**Data supplied:**
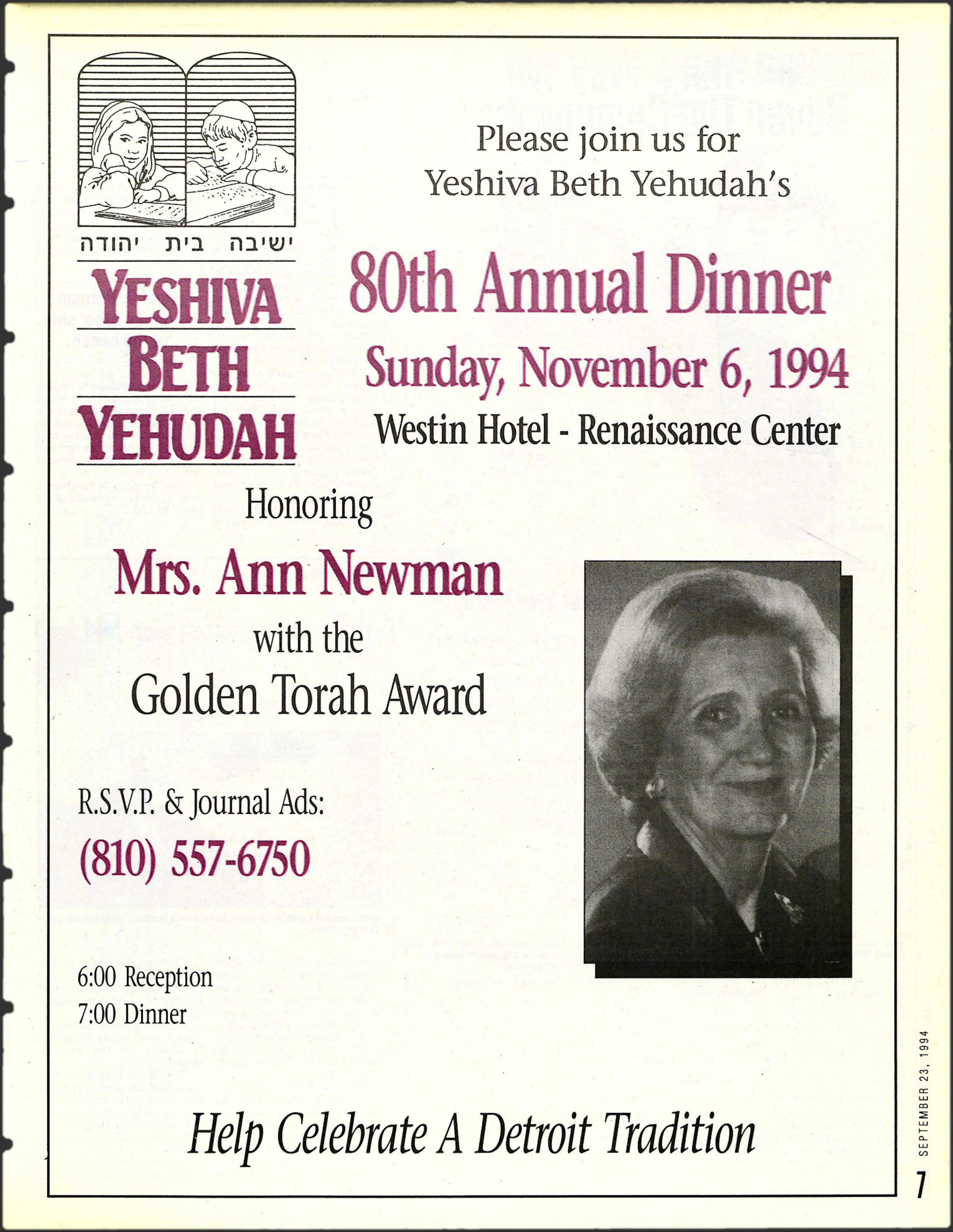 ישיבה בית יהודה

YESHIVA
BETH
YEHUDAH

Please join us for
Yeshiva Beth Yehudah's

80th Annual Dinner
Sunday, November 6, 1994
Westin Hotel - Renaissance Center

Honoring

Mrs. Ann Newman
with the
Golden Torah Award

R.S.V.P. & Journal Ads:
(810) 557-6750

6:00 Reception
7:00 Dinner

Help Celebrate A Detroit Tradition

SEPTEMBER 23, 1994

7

**Exercise objective:** Reproduce the data above in full, exactly, with the images removed.

**Exercise response:**
 ישיבה בית יהודה

YESHIVA
BETH
YEHUDAH

Please join us for
Yeshiva Beth Yehudah's

80th Annual Dinner
Sunday, November 6, 1994
Westin Hotel - Renaissance Center

Honoring

Mrs. Ann Newman
with the
Golden Torah Award

R.S.V.P. & Journal Ads:
(810) 557-6750

6:00 Reception
7:00 Dinner

Help Celebrate A Detroit Tradition

SEPTEMBER 23, 1994

7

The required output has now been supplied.